··· Entries provided

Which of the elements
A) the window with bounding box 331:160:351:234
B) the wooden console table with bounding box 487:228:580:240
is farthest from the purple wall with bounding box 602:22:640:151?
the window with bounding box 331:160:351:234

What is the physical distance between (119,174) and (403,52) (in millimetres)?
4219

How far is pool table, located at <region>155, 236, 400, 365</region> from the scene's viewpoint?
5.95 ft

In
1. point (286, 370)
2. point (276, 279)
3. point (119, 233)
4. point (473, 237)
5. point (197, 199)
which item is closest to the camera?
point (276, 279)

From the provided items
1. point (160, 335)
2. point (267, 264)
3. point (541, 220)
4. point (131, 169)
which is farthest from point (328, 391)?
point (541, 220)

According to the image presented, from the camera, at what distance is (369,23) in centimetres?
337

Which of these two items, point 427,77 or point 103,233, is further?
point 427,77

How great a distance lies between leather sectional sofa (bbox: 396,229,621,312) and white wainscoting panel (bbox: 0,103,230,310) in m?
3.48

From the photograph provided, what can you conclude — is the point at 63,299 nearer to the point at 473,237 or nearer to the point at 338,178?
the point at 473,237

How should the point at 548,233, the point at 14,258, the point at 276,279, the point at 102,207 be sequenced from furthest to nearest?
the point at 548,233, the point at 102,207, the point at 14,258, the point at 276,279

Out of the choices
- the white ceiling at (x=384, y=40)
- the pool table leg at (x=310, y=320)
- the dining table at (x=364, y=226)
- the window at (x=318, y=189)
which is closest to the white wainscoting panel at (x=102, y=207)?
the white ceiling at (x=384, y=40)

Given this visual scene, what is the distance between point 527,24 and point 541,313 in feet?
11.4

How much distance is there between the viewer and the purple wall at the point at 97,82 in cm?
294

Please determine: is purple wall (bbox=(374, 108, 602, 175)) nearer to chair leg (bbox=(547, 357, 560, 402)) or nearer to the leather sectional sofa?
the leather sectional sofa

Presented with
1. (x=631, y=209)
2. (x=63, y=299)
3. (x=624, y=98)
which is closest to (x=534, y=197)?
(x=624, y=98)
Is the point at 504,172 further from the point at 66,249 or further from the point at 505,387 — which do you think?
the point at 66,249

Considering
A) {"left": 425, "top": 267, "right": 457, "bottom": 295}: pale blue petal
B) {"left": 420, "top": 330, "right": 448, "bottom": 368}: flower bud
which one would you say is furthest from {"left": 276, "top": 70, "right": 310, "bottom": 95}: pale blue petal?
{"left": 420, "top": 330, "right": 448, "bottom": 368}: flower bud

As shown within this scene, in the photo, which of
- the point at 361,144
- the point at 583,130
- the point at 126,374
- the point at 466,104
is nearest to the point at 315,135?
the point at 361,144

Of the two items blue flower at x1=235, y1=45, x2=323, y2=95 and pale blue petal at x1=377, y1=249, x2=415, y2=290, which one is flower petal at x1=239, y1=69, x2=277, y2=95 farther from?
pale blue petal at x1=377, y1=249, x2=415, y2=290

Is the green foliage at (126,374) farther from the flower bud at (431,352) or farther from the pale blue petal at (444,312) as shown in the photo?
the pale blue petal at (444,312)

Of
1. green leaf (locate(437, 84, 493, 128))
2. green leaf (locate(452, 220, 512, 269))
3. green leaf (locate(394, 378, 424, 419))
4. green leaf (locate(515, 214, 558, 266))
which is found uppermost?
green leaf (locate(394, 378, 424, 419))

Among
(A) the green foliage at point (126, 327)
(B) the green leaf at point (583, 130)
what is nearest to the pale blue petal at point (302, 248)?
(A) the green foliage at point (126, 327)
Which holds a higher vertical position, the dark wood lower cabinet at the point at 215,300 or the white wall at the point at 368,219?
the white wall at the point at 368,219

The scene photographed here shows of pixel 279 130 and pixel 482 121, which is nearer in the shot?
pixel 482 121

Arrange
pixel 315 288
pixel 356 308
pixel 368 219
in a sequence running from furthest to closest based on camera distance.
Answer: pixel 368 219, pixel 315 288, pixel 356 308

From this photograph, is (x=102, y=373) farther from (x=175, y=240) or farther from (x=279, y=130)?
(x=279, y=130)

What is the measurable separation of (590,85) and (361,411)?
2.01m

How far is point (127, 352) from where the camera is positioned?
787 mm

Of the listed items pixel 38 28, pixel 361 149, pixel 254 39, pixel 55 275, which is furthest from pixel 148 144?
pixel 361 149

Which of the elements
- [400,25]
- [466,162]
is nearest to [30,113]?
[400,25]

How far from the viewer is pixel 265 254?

······

Given problem:
Turn all of the items above into a numbered list with one line per number, leaving out the blank lines.

Solution to this problem:
1. Which of the elements
2. A) the window with bounding box 331:160:351:234
3. B) the wooden console table with bounding box 487:228:580:240
4. is farthest from the purple wall with bounding box 602:22:640:151?
5. the window with bounding box 331:160:351:234
6. What is the physical distance between (119,174) and (403,52) (in millimetres)?
7. 4219
8. How far is pool table, located at <region>155, 236, 400, 365</region> from the scene's viewpoint?
9. 5.95 ft
10. In
11. 1. point (286, 370)
12. 2. point (276, 279)
13. 3. point (119, 233)
14. 4. point (473, 237)
15. 5. point (197, 199)
16. which item is closest to the camera?
17. point (276, 279)
18. From the provided items
19. 1. point (160, 335)
20. 2. point (267, 264)
21. 3. point (541, 220)
22. 4. point (131, 169)
23. which is farthest from point (328, 391)?
24. point (541, 220)
25. According to the image presented, from the camera, at what distance is (369,23) in centimetres?
26. 337
27. Which of these two items, point 427,77 or point 103,233, is further?
28. point 427,77
29. How great a distance lies between leather sectional sofa (bbox: 396,229,621,312) and white wainscoting panel (bbox: 0,103,230,310) in m?
30. 3.48
31. From the photograph provided, what can you conclude — is the point at 63,299 nearer to the point at 473,237 or nearer to the point at 338,178?
32. the point at 473,237
33. How should the point at 548,233, the point at 14,258, the point at 276,279, the point at 102,207 be sequenced from furthest to nearest?
34. the point at 548,233, the point at 102,207, the point at 14,258, the point at 276,279
35. Out of the choices
36. - the white ceiling at (x=384, y=40)
37. - the pool table leg at (x=310, y=320)
38. - the dining table at (x=364, y=226)
39. - the window at (x=318, y=189)
40. which is closest to the white wainscoting panel at (x=102, y=207)?
41. the white ceiling at (x=384, y=40)
42. Given this visual scene, what is the distance between point 527,24 and point 541,313 in feet?
43. 11.4
44. How much distance is there between the viewer and the purple wall at the point at 97,82 in cm?
45. 294
46. Please determine: is purple wall (bbox=(374, 108, 602, 175)) nearer to chair leg (bbox=(547, 357, 560, 402)) or nearer to the leather sectional sofa?
47. the leather sectional sofa
48. Presented with
49. 1. (x=631, y=209)
50. 2. (x=63, y=299)
51. 3. (x=624, y=98)
52. which is closest to (x=534, y=197)?
53. (x=624, y=98)
54. Is the point at 504,172 further from the point at 66,249 or further from the point at 505,387 — which do you think?
55. the point at 66,249
56. Considering
57. A) {"left": 425, "top": 267, "right": 457, "bottom": 295}: pale blue petal
58. B) {"left": 420, "top": 330, "right": 448, "bottom": 368}: flower bud
59. which one would you say is furthest from {"left": 276, "top": 70, "right": 310, "bottom": 95}: pale blue petal?
60. {"left": 420, "top": 330, "right": 448, "bottom": 368}: flower bud
61. As shown within this scene, in the photo, which of
62. - the point at 361,144
63. - the point at 583,130
64. - the point at 126,374
65. - the point at 466,104
66. is nearest to the point at 315,135?
67. the point at 361,144
68. Of the two items blue flower at x1=235, y1=45, x2=323, y2=95 and pale blue petal at x1=377, y1=249, x2=415, y2=290, which one is flower petal at x1=239, y1=69, x2=277, y2=95 farther from?
69. pale blue petal at x1=377, y1=249, x2=415, y2=290
70. Is the green foliage at (126,374) farther from the flower bud at (431,352) or farther from the pale blue petal at (444,312) as shown in the photo?
71. the pale blue petal at (444,312)
72. Of
73. 1. green leaf (locate(437, 84, 493, 128))
74. 2. green leaf (locate(452, 220, 512, 269))
75. 3. green leaf (locate(394, 378, 424, 419))
76. 4. green leaf (locate(515, 214, 558, 266))
77. which is found uppermost?
78. green leaf (locate(394, 378, 424, 419))
79. Among
80. (A) the green foliage at point (126, 327)
81. (B) the green leaf at point (583, 130)
82. what is nearest to the pale blue petal at point (302, 248)?
83. (A) the green foliage at point (126, 327)
84. Which holds a higher vertical position, the dark wood lower cabinet at the point at 215,300 or the white wall at the point at 368,219?
85. the white wall at the point at 368,219
86. The scene photographed here shows of pixel 279 130 and pixel 482 121, which is nearer in the shot?
87. pixel 482 121
88. Arrange
89. pixel 315 288
90. pixel 356 308
91. pixel 368 219
92. in a sequence running from furthest to closest based on camera distance.
93. Answer: pixel 368 219, pixel 315 288, pixel 356 308
94. From this photograph, is (x=102, y=373) farther from (x=175, y=240) or farther from (x=279, y=130)?
95. (x=279, y=130)
96. What is the measurable separation of (590,85) and (361,411)?
97. 2.01m
98. How far is point (127, 352) from where the camera is positioned?
99. 787 mm
100. Of the listed items pixel 38 28, pixel 361 149, pixel 254 39, pixel 55 275, which is furthest from pixel 148 144?
101. pixel 361 149
102. Which of the elements
103. - [400,25]
104. - [466,162]
105. is nearest to [30,113]?
106. [400,25]
107. How far from the viewer is pixel 265 254?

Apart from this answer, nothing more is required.